The pilot differs from previous versions of the 12-hour schedule. Instead of a full 12-hour tour, officers work an eight-hour shift followed by four hours of mandatory overtime — without the extended time off earlier 12-hour tours provided, the union said.
Executive orders at issue
The union’s legal challenge focuses on two executive orders issued in 2021 by then-Mayor Bill de Blasio. Executive Order 241 declared a state of emergency inside city jails and has been renewed every five days under Mayor Eric Adams, the Queens Daily Eagle reports. The order suspends certain rules but, COBA argues, doesn’t permit the city to alter shift lengths.
A second order, Executive Order 304, specifically authorized 12-hour shifts in response to staffing shortages expected when the city’s vaccine mandate took effect. COBA says that order expired when new DOC leadership ended the 12-hour tours in January 2022. The union also argues the justifications for the order no longer apply, as the vaccine mandate was repealed in February 2023, according to the Queens Daily Eagle.
The timing of the pilot — one month before Mayor-elect Zohran Mamdani takes office and as a federal judge prepares to appoint an independent receiver to oversee Rikers — raised additional questions in the lawsuit.
“DOC’s decision to commence this 12-hour tour pilot with less than 30 days left in the Adams administration begs the question — what exactly was this pilot program necessary to achieve?” the filing says.

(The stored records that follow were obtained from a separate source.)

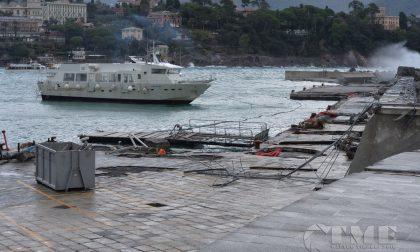 """Santa Margherita, Donadoni: """"Ripristinare al più presto la diga del porto"""""""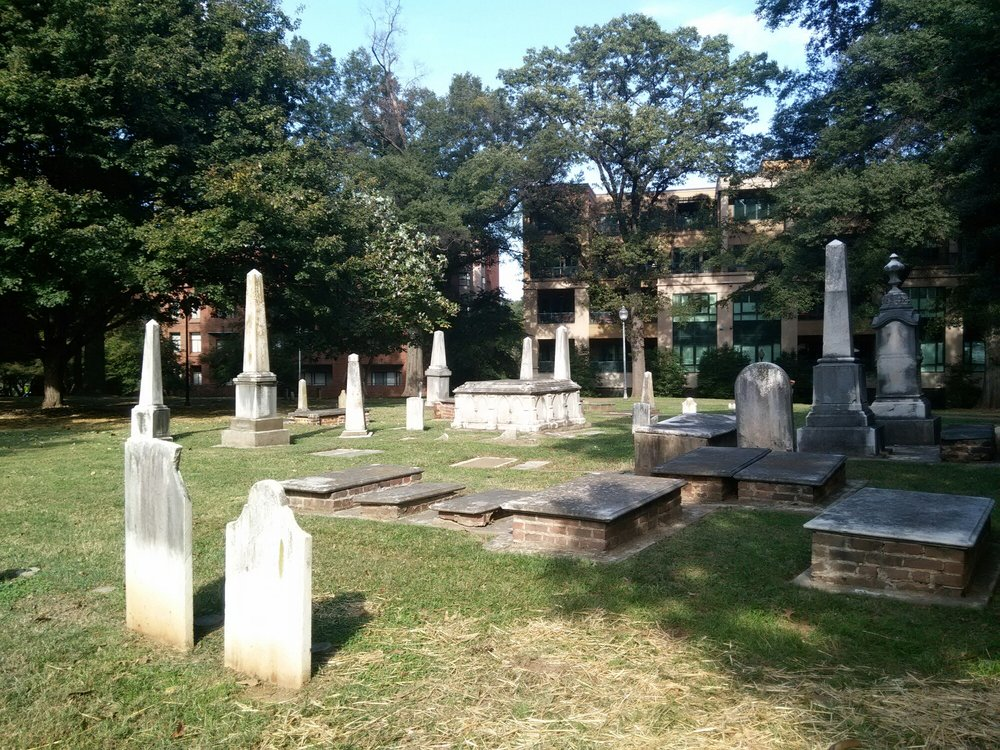 The 7 most haunted cemeteries in north carolina for Most haunted places in south carolina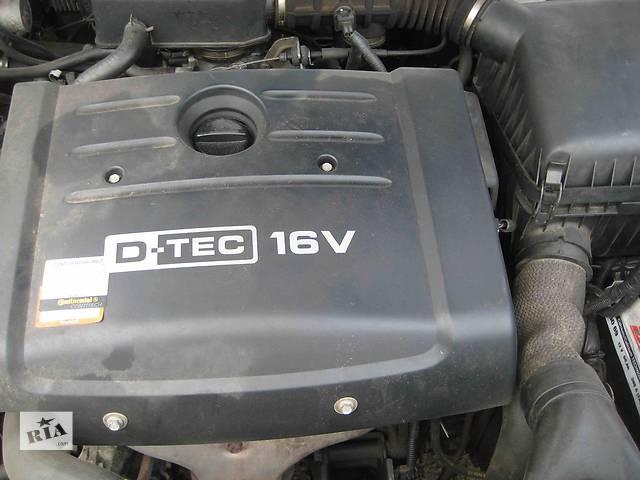 бу  Двигатель для легкового авто Chevrolet Evanda в Львове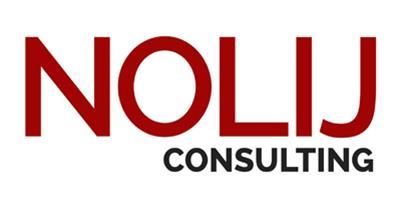 Nolij Consulting logo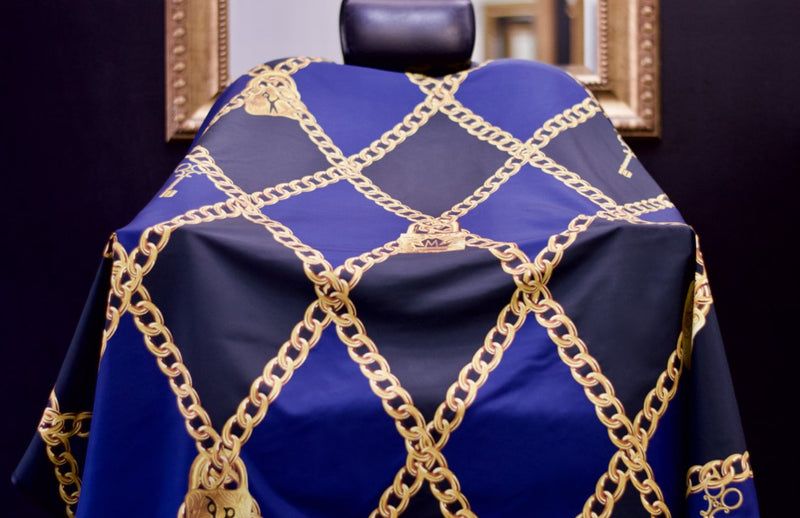 Lock & Key Barber Cape -  Barber Capes - King Midas Capes - Navy blue capes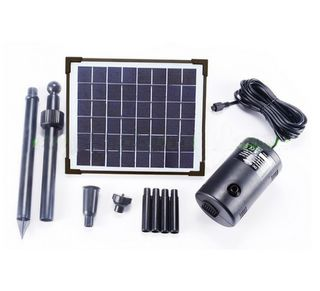Solar Pump with Fountain - SP5 (5W)
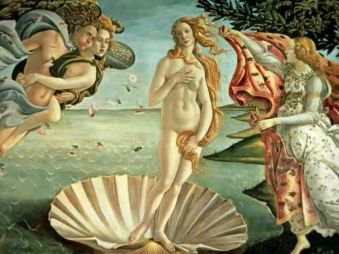 Movie pictures Les grands mythes - Aphrodite, sous la loi du désir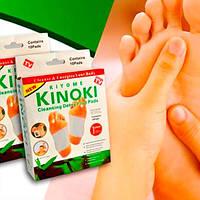Пластырь для выведения токсинов Kinoki, пластырь от токсинов, вывести шлаки и токсины, лечебный пластырь киноки, kinoki detox, токсиновыводящий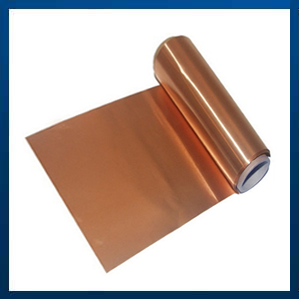 Copper and Brass Shims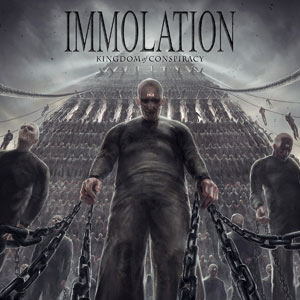IMMOLATION: album cover and track listing unveiled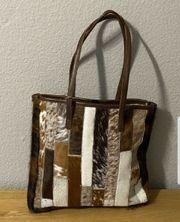 Kuhfelltasche Shopper Tasche Handtasche HANDARBEIT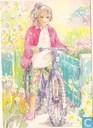 Meisje naast fiets (16.0279)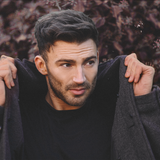 Jake Quickenden Interview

Boscio accused DOC Commissioner Lynelle Maginley-Liddie of pushing the pilot to strengthen her position with Mamdani, who has not yet named a DOC commissioner.
“This is her auditioning to the new administration to keep her job,” Boscio said.

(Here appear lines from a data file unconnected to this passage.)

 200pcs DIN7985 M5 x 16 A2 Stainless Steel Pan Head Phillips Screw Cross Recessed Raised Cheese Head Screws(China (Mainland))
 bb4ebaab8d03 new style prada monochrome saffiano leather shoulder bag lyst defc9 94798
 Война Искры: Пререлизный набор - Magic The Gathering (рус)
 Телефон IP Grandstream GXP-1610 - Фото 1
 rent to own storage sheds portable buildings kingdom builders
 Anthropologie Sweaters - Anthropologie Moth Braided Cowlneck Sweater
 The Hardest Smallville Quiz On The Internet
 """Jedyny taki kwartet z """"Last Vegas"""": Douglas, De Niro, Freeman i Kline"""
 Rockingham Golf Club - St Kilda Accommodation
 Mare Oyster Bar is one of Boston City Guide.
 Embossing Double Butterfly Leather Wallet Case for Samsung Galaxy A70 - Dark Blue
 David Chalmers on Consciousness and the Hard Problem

The DOC declined to comment.
Do you believe the 12-hour shifts are sustainable long-term for officers at Rikers? Why or why not?

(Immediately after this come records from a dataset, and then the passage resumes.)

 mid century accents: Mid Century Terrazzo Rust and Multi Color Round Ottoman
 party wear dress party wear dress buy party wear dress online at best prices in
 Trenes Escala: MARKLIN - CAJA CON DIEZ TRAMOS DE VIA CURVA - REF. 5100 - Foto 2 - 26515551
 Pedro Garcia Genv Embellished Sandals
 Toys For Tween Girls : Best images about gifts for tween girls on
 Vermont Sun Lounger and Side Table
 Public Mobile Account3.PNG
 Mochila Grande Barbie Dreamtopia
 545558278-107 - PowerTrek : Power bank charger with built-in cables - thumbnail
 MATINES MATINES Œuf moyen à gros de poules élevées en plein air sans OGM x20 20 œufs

Corrections1 readers respond:
- As a former New York City Corrections Officer at the George R. Vierno Center (GRVC male maximum security facility), I don’t see anything wrong with 12-hour shifts, to be honest. I currently work for PWC ADC in Manassas, Virginia and the 12-hour rotations are a good thing for me and my lifestyle. We are not “forced” to do mandatory OT like they did to us on Rikers. You MAY be required to do 1or 2 days max of mandatory OT, but everything else is mandatory. When I was on Rikers, we were on 8-hour shifts; however, the mandatory, almost every day OT was unbearable. I have no clue where they get 4 hours of mandatory OT from, because when I was there, we went into complete doubles and triples most times. The ONLY way that the 12-hour shifts will work on Rikers is IF they do a proper rotation. For instance, here we have a short week and a long week (a 5 and 2 rotation).
- As a sergeant for the WIDOC, I actually prefer 12-hour shifts. We work a 2-2-3 schedule that gives us every other weekend off. Officers and other sergeants I talk to would rather work 12s because it gives us more time off throughout the year. The institutions that have gone back to 8-hour shifts (work six days, off two days) are actually the ones who are struggling staffing-wise right now.